How about something more recent? The 2010 Gulf Oil Spill perhaps? Now here was a disaster on a massive scale. Some rig workers actually died and oil was spread across hundreds of miles of the Gulf of Mexico. I live in Florida and do actually know people that won't buy BP gas as a result of the spill. Remember also that BP (NYSE:BP), along with Transocean (NYSE:RIG) and Halliburton (NYSE:HAL), were found to be cutting corners on safety procedures prior to the disaster. Additionally, BP was reprimanded for their actions during the clean up. Still, in spite of all of this, the disaster is largely behind the three companies. They are profitable and their shareholders have been rewarded with higher share prices.
I guess what I'm trying to offer in this article are my thoughts and perspective on Target's security breach. If the scandals and disasters mentioned above didn't destroy those corporations, I think it's highly unlikely that a growing company with a history of innovation, like Target, will be bankrupted as a result of this security breach. People actually died in some of those scandals and disasters discussed above. They died. Now if you're on a jury hearing a lawsuit in court, are you going to be more sympathetic toward credit card theft victims or the orphaned children of deceased folks? How about in the news media? The news papers love to splash huge headline about scandals and disasters, it sells papers, but remember many of the best investments are made at times of "maximum pessimism".
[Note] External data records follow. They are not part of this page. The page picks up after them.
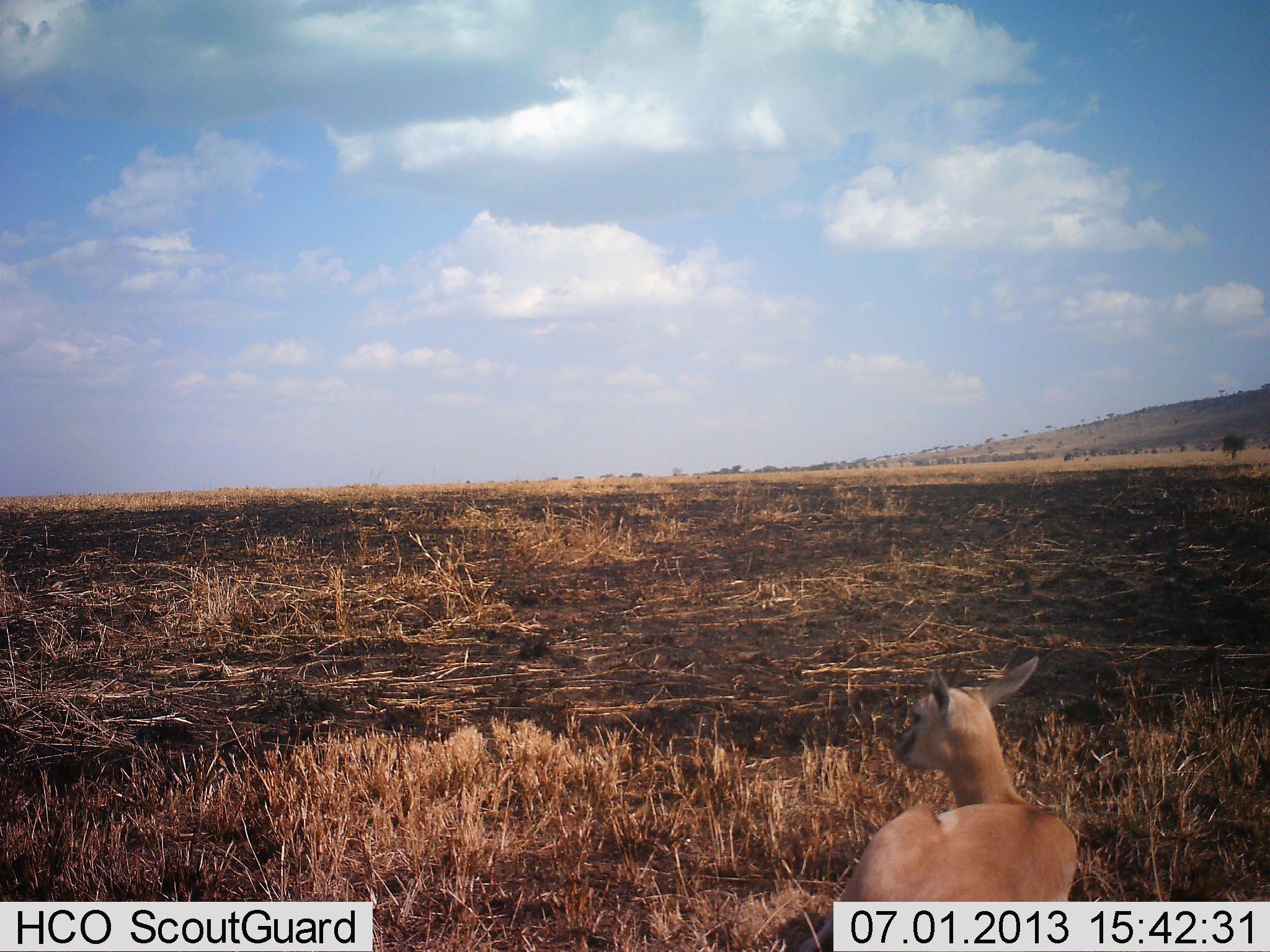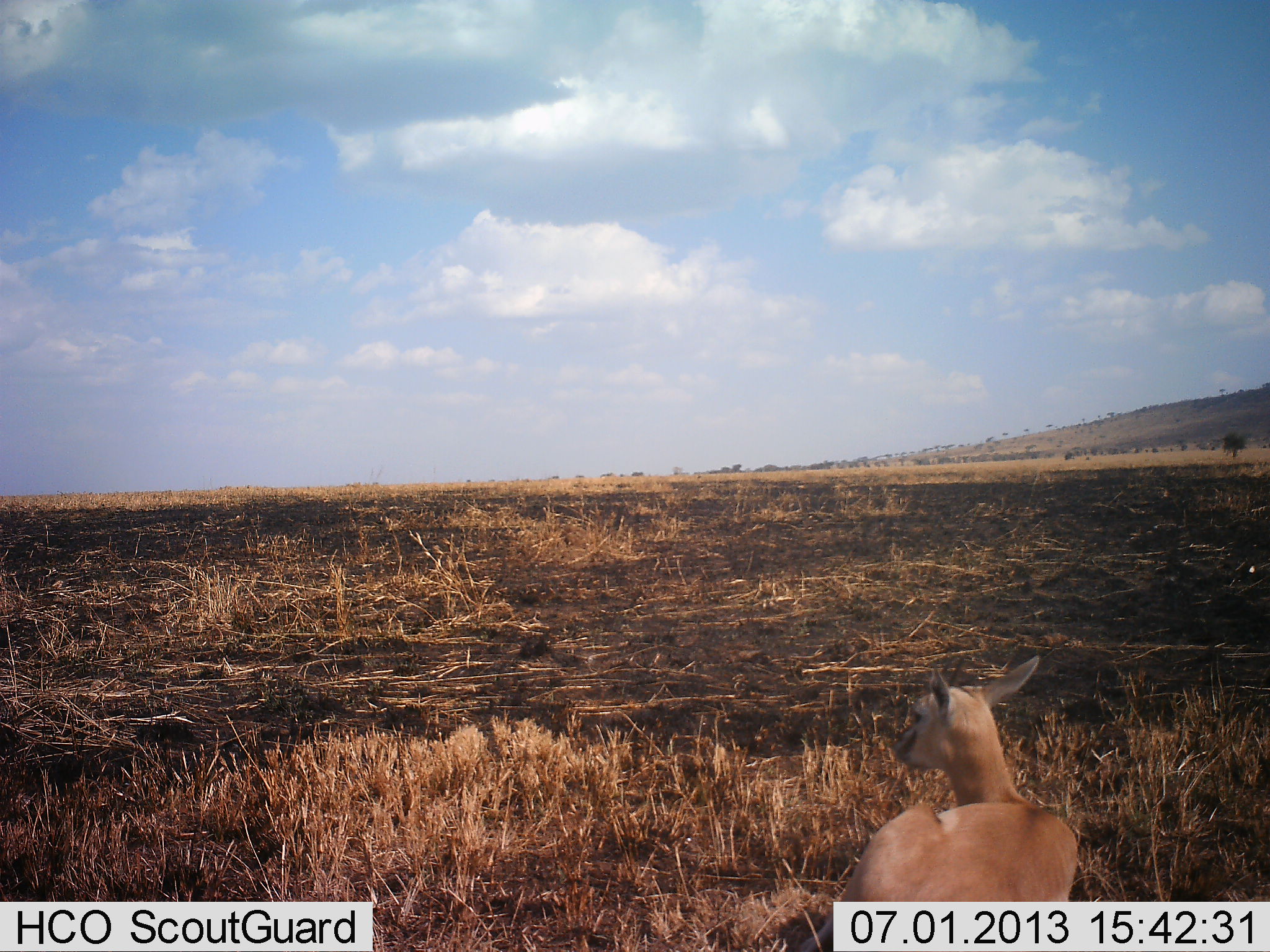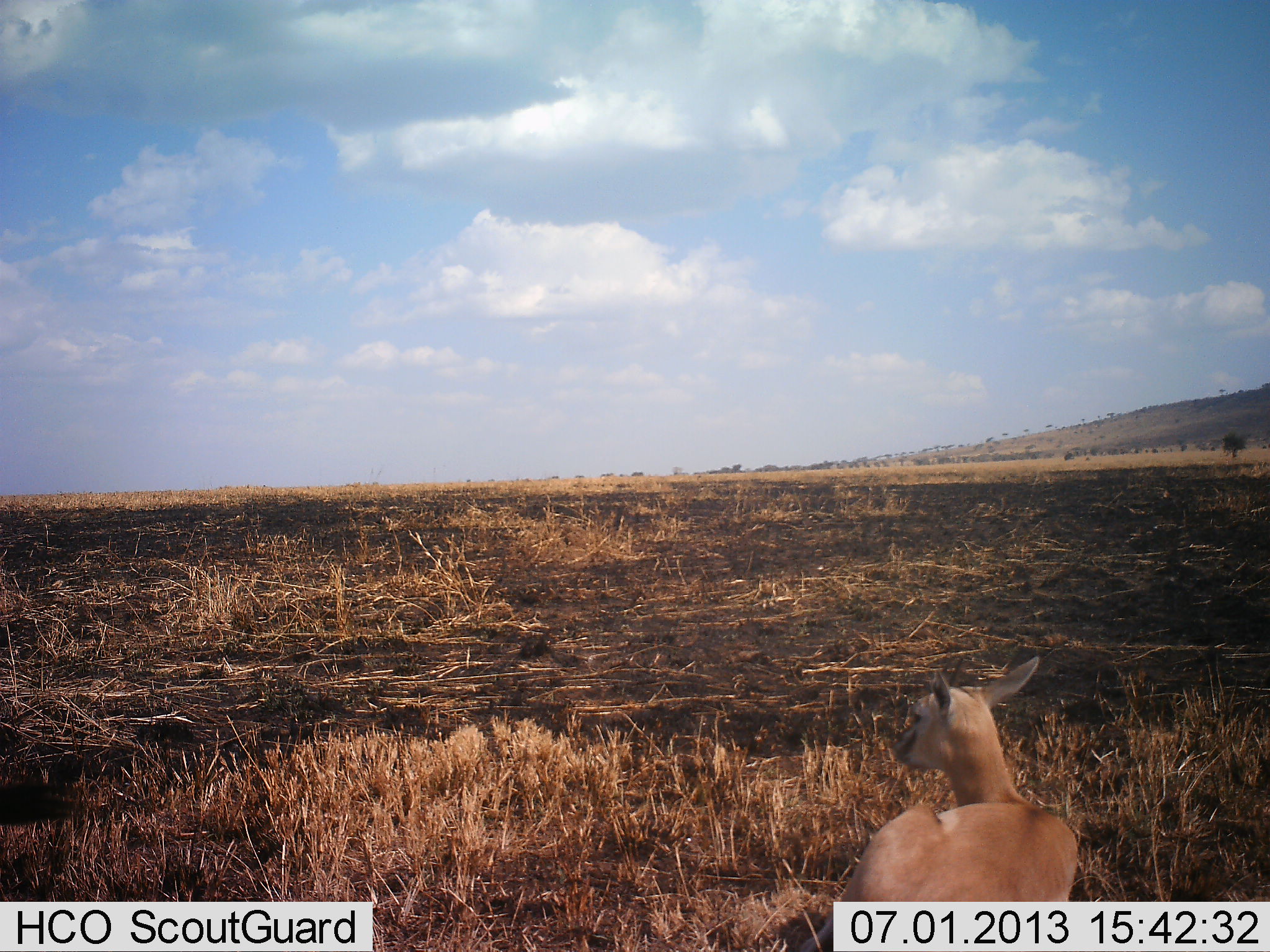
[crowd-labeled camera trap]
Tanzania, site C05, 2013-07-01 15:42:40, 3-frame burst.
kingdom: Animalia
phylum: Chordata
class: Mammalia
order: Artiodactyla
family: Bovidae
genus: Eudorcas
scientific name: Eudorcas thomsonii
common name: thomson's gazelle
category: gazellethomsons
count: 1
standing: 5%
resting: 100%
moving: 5%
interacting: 0%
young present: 40%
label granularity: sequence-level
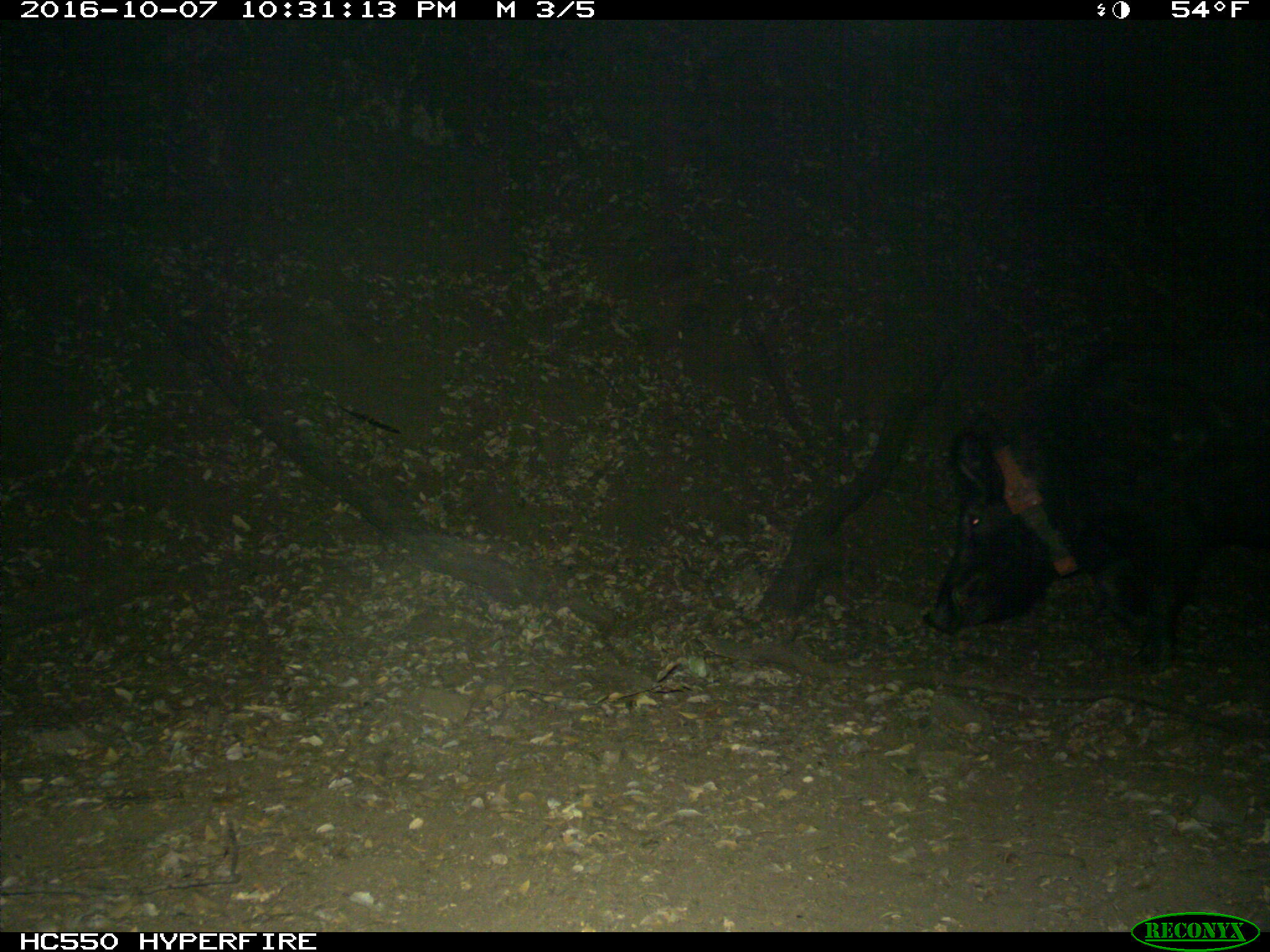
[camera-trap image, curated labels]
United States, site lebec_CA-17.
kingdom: Animalia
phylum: Chordata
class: Mammalia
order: Artiodactyla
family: Suidae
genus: Sus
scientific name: Sus scrofa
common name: wild boar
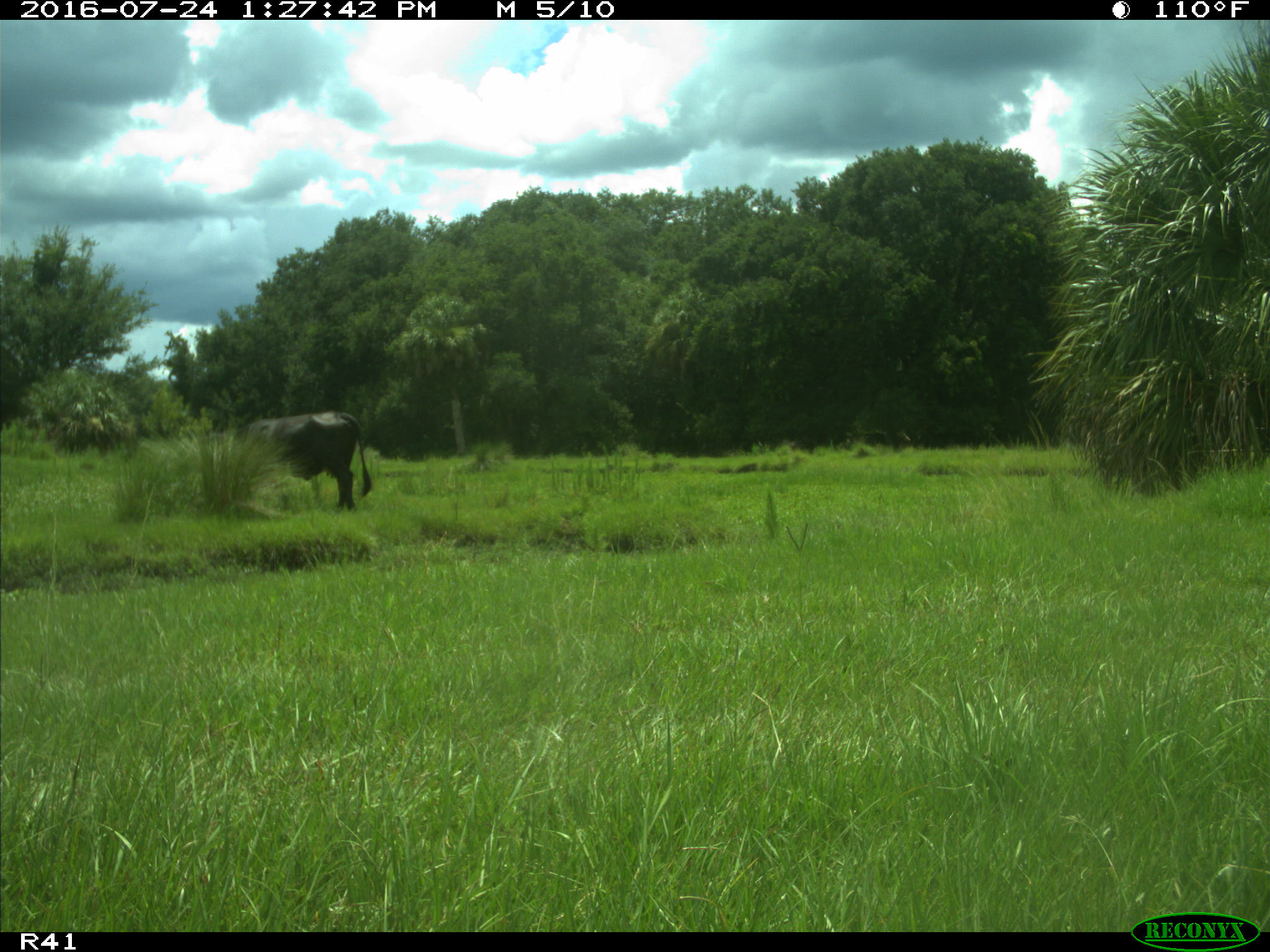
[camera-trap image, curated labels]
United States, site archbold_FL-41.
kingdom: Animalia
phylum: Chordata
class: Mammalia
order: Artiodactyla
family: Bovidae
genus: Bos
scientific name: Bos taurus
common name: domestic cow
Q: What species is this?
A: Bos taurus (domestic cow).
I am long JNJ. I do not currently own TGT, but I may initiate a position in the stock in the next few days. This article is for informational purposes only and should not be considered a recommendation for anyone to buy, sell, or hold any equities. I am not a financial professional.
Disclosure: I have no positions in any stocks mentioned, but may initiate a long position in TGT over the next 72 hours. I wrote this article myself, and it expresses my own opinions. I am not receiving compensation for it (other than from Seeking Alpha). I have no business relationship with any company whose stock is mentioned in this article.